2018.07.07
2020.12.02
4年に1度の熱戦が連夜繰り広げられている、サッカーの祭典FIFAワールドカップロシア大会。残念ながら決勝トーナメント第1回戦・対ベルギー戦で、後半アディショナルタイムでの逆転負けという歴史的な惜敗を喫した日本。日本サッカー史上初の「ベスト8」が見えていただけに、日本中が残念がりつつも、闘志あふれるプレーを見せてくれた日本代表には拍手喝さいでしたね。
そんな感動を与えてくれた侍ブルーに感謝を込めて、ロシア大会で大活躍した日本代表選手や対戦国に関する「へぇ~」なお話を、大会のおさらいがてらお届けします!
(信じるも信じないも、あなたしだいです)
「大迫半端ないって~!」の生みの親には一銭も入らない!?
ワールドカップ2018年ロシア大会で一躍名を挙げた選手と言えば、第1戦の対コロンビア戦で値千金のゴールを決めた大迫勇也選手でしょう。
この時、スタジオで掲げられた「大迫半端ない」という応援ボードで話題になった「半端ないって!」は、いまや今年の流行語の最有力候補とまで言われるほどの人気に。といってもこのキャッチフレーズは今大会で生まれたものではなく、9年前の高校時代にスーパープレーを連発した大迫選手に、対戦高校の中西隆裕主将が「大迫半端ないって~!!」と絶叫する姿がテレビで報じられ、あまりにインパクトの大きな映像に、サポーターの間で応援ボードやTシャツがつくられるなどの大人気となった定番ネタなのです。

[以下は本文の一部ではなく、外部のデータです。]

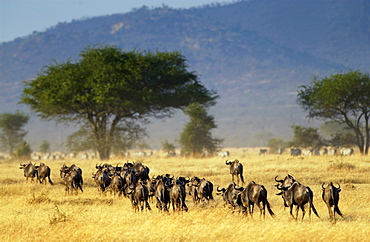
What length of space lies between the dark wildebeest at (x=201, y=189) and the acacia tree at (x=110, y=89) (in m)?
26.4

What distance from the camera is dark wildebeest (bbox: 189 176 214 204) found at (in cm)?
1670

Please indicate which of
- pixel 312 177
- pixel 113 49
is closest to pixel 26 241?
pixel 312 177

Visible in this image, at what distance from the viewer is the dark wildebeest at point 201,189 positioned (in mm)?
16703

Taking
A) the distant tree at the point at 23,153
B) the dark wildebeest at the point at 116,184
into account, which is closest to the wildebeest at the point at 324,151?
the distant tree at the point at 23,153

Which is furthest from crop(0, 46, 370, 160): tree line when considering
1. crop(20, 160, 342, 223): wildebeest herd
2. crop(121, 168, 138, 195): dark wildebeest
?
crop(121, 168, 138, 195): dark wildebeest

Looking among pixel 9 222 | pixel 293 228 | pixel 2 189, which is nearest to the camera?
pixel 293 228

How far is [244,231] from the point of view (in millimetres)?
12227

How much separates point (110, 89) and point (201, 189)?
28.5 meters

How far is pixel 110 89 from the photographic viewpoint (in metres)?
44.2

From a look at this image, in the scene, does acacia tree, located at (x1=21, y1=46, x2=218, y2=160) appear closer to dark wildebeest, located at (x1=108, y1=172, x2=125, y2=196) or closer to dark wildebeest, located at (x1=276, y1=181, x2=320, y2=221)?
dark wildebeest, located at (x1=108, y1=172, x2=125, y2=196)

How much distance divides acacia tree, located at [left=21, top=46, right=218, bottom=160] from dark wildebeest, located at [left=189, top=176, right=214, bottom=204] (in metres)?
26.4

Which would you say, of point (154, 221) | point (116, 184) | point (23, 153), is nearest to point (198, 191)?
point (154, 221)

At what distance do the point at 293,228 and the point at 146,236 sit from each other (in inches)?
123

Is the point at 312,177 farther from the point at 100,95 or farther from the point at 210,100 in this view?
the point at 210,100
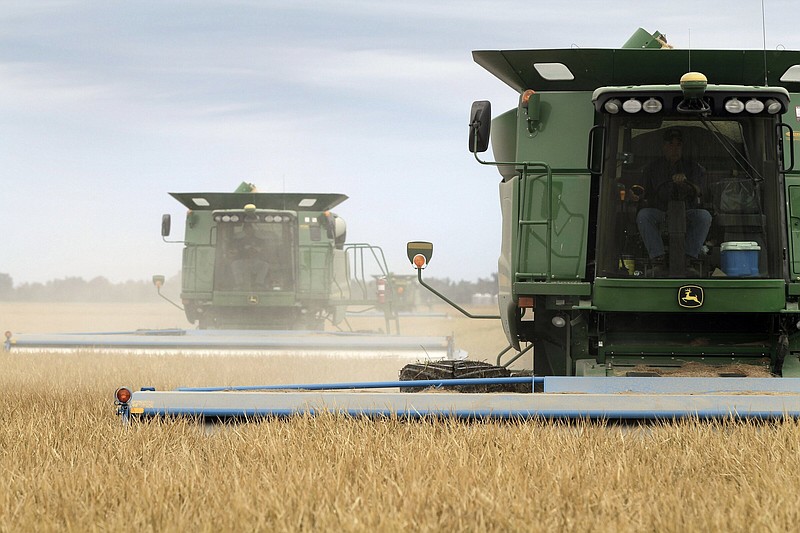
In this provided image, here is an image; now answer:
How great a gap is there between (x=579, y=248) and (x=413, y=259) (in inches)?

しかしこの「半端ないって」の生みの親である中西さんは、その後、大学でもサッカーを続けましたが、卒業後はメガバンクへ就職し、サッカーの第一線を退いています。サポーターの応援ボードぐらいならともかく、業者が大量に生産して販売しているTシャツなども、本人には許可を得ていませんが、「半端ないって」のワンフレーズぐらいではなかなか著作権は認められにくいようです(ただし、中西さんの絶叫する顔写真などを無断で使った場合は、肖像権の問題が発生します)。
生みの親なのになんの恩恵にあずかっていないのは気の毒な気もしますが、現在は有能な営業マンとして働いているという中西さんにしてみれば、営業トークとしてこれ以上のネタはないかも!?

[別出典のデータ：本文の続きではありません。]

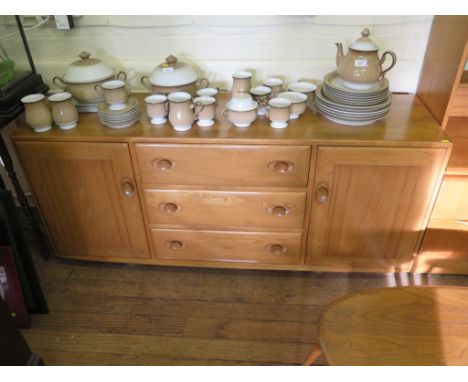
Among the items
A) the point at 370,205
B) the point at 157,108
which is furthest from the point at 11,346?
the point at 370,205

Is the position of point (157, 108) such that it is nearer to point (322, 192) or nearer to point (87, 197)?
point (87, 197)

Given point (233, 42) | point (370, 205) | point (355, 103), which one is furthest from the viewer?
point (233, 42)

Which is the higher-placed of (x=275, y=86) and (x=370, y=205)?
(x=275, y=86)

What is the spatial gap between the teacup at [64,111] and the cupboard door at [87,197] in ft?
0.25

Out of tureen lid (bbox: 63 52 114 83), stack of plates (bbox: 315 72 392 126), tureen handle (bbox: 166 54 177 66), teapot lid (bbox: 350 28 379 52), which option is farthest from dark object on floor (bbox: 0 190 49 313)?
teapot lid (bbox: 350 28 379 52)

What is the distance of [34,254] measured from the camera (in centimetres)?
176

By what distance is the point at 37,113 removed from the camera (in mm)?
1282

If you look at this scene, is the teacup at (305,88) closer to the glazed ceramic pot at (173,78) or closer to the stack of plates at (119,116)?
the glazed ceramic pot at (173,78)

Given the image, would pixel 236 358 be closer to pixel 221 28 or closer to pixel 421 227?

1回のごはんで16回おかわり!?“半端ない”大迫勇也伝説
その大迫勇也選手は、涼しげなたたずまいで女性人気も高く、次世代の日本代表をになう大物ストライカーとして期待されています。
対戦国の筋骨隆々とした選手に混じると細身にすら思える大迫選手ですが、中学時代はごはんを16杯おかわりするなどしてからだを作ってきたという“半端ない”伝説の持ち主。
負けず嫌いな性格で知られる大迫さんですが、「半端ないって!」が人気となり、大迫選手の応援フラッグに自分ではなく中西さんの顔が描かれ大迫選手の名前がないという逆転(?)現象が起こった時も、「いいんじゃないですか」と余裕の笑みを浮かべていました。

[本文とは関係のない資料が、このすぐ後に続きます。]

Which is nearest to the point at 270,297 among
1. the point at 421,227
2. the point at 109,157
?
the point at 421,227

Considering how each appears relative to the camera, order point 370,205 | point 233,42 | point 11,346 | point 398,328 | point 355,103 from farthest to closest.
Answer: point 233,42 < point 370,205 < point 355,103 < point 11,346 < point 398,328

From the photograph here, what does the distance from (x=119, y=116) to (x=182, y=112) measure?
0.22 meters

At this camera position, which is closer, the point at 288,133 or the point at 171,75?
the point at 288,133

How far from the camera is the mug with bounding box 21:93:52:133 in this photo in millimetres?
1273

サッカーに対してはとにかくストイックで、高校時代に最後の試合を終えてみんなで「お菓子を食べよう、夜更かししよう」となった時、チョコ1かけを食べて夜9時には寝ていたという話も伝わっています。
熱戦を繰り広げた日本は世界の話題をさらい、エースストライカーの大迫選手は、海外でも「HANPANAI」が紹介されるなど、特に注目を集めています。現在はドイツ・ブンデスリーガのヴェルダー・ブレーメンで活躍していますが、さらなる飛躍が期待されます!
日本一“セクシー”!? 乾貴士伝説
大迫選手と並んで、ロシア大会で華麗なゴールを連発して注目を浴びたFW乾貴士選手。日本の敗退が決まったベルギー戦直後の涙のインタビューも話題に。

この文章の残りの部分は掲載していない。